Polyethylene, commonly used in plastic shopping bags, automotive parts and packaging, has contributed countless improvements to quality of life and health. The same properties that make plastics useful — durability and sterility, among others — also prevent environmentally friendly degradation and recycling. Current methods to recycle or remanufacture polyethylene are also not cost-effective, something chemical recycling might alleviate.
To test this new process, the researchers tapped various student and community groups to collect unprocessed plastic waste from Catalina Harbor as samples. This waste included plastic shopping bags, milk cartons, carryout containers and other household items. The researchers then broke the samples down with chemical catalysts and pressurized oxygen to produce chemical groups called diacids — in this case, asperbenzaldehyde, citreoviridin and mutilin.
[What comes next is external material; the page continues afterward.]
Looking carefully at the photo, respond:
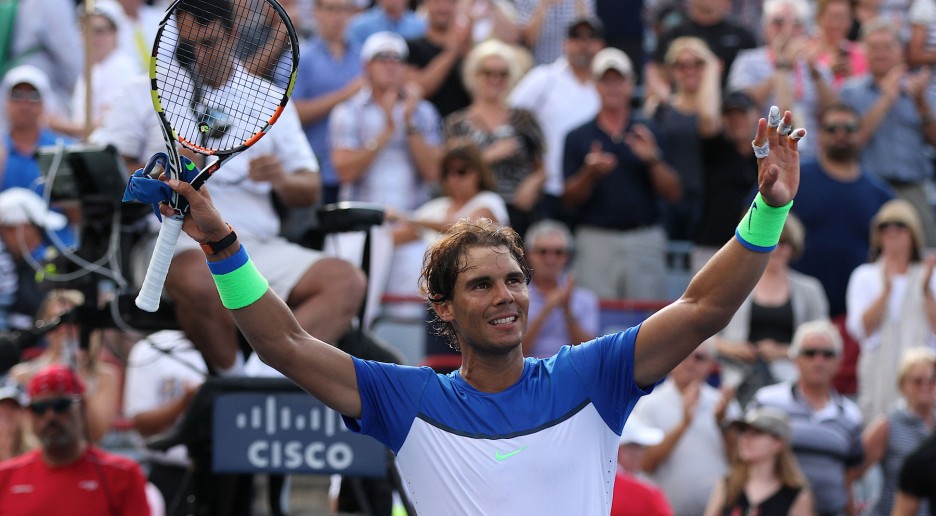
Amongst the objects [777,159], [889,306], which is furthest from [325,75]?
[777,159]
Following the initial stage, the research team introduced the diacids to engineered strains of Aspergillus nidulans, a versatile, easy-to-engineer fungus often utilized in drug discovery. When fed diacids as a carbon source, the fungus produced significant quantities of antibiotics, cholesterol-lowering statins, immunosuppressants and antifungals — all within a week.
"If you look at the biological cycle, that efficiency is very exciting because the process will be cost-sensitive," said Clay C.C. Wang, senior author of the study and a professor at the USC Alfred E. Mann School of Pharmacy and Pharmaceutical Sciences. "We're going to make the products in bulk quantities."